Resistin upregulates MUC5AC/B mucin gene expression in human airway epithelial cells.

Adipokines, a group of proteins including leptin, visfatin, resistin, and adiponectin, are produced by adipocytes. Among adipokines, resistin is implicated in insulin resistance and inflammatory response modulation. Mucus hypersecretion has been greatly linked to airway diseases, such as asthma, chronic obstructive pulmonary disease, and rhinosinusitis. Increasing evidence has indicated that adipokines, such as leptin and visfatin, play important regulatory roles in various biological processes involved in mucus secretion. However, the effects of resistin on mucin expression in human airway epithelial cells, as well as the underlying mechanisms, have not been investigated yet. We showed that resistin affected mucin expression in human airway epithelial cells via the mitogen-activated protein kinase/nuclear factor kappa-light-chain-enhancer of activated B cells (NF-κB) pathway.
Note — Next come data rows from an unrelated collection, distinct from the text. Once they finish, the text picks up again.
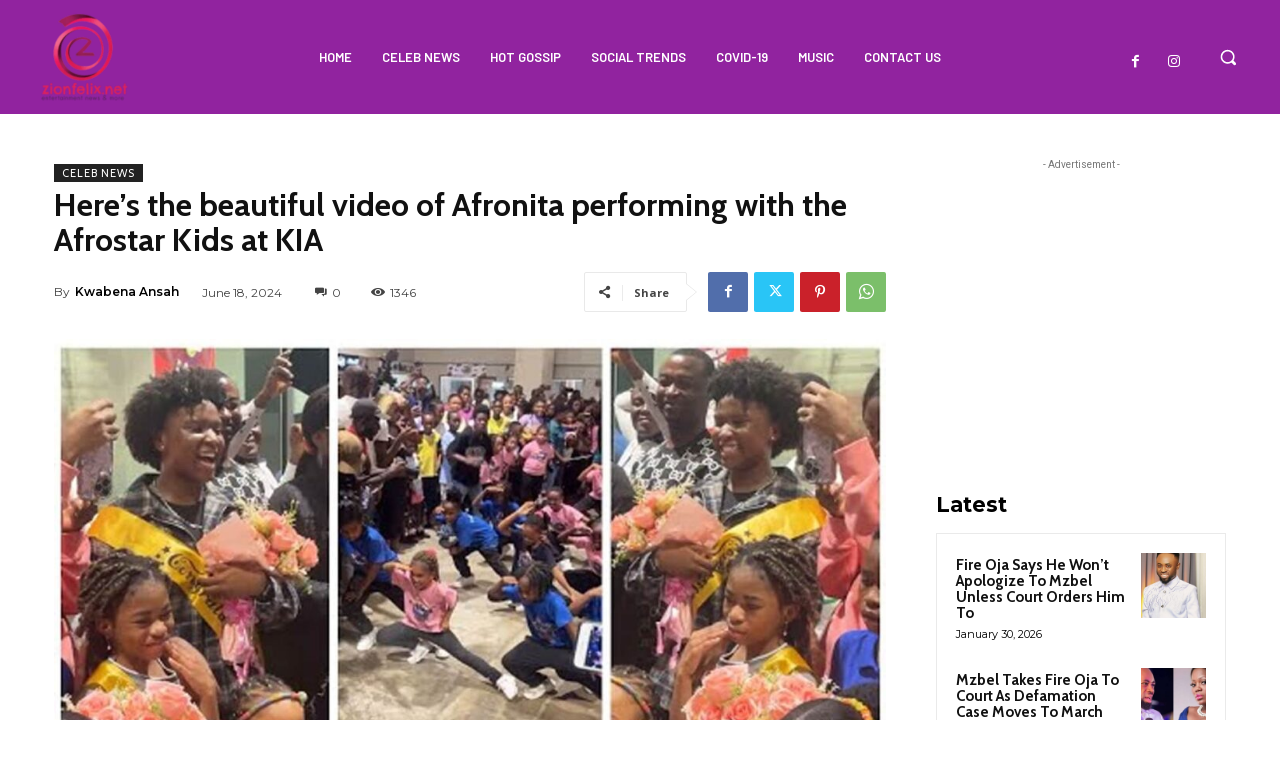

--- FILE ---
content_type: text/html; charset=utf-8
request_url: https://www.google.com/recaptcha/api2/aframe
body_size: 267
content:
<!DOCTYPE HTML><html><head><meta http-equiv="content-type" content="text/html; charset=UTF-8"></head><body><script nonce="Ic1pwRPFWVV9w7dr8mZGAg">/** Anti-fraud and anti-abuse applications only. See google.com/recaptcha */ try{var clients={'sodar':'https://pagead2.googlesyndication.com/pagead/sodar?'};window.addEventListener("message",function(a){try{if(a.source===window.parent){var b=JSON.parse(a.data);var c=clients[b['id']];if(c){var d=document.createElement('img');d.src=c+b['params']+'&rc='+(localStorage.getItem("rc::a")?sessionStorage.getItem("rc::b"):"");window.document.body.appendChild(d);sessionStorage.setItem("rc::e",parseInt(sessionStorage.getItem("rc::e")||0)+1);localStorage.setItem("rc::h",'1769902427798');}}}catch(b){}});window.parent.postMessage("_grecaptcha_ready", "*");}catch(b){}</script></body></html>

--- FILE ---
content_type: application/javascript; charset=utf-8
request_url: https://fundingchoicesmessages.google.com/f/AGSKWxUFDWQ7gOYDwGtjJCGcTBNd7G51pmyQiHXqb4zZTGFssl9_gt7t2Umjq6mAPVXMliQWmQ0znE5FTK9iBzZXeyKwqsze7gfqnTG4sstYh-gxG_MLd5B1n6TDh4UvhaqlemeMtclH6uGYt4j5MP_9NxwwIEN1gUD5Xm44NKGYugFqp25jqNeOxHzv-Oki/_?module=ads//aduxads./addisplay./layout/ad./460x60.
body_size: -1286
content:
window['00d06159-f324-4bca-accb-d647b3610438'] = true;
Resistin increased MUC5AC and MUC5B expression in NCI-H292 and primary human nasal epithelial cells. Additionally, it significantly increased the phosphorylation of extracellular signal-regulated kinase 1/2 (ERK1/2), p38, and NF-κB. ERK1/2 and p38 specific inhibitors significantly attenuated resistin-induced MUC5AC/5B expression; however, NF-κB inhibitor reduced resistin-induced MUC5AC, but not MUC5B, expression. Knockdown of ERK1, ERK2, and p38 by ERK1, ERK2, and p38 small interfering RNA (siRNA), respectively, significantly blocked resistin-induced MUC5AC and MUC5B mRNA expression. In addition, NF-κB siRNA attenuated resistin-induced MUC5AC, but not MUC5B, expression. These results suggested that resistin induced MUC5AC and MUC5B expression via activation of different signaling pathways in human airway epithelial cells.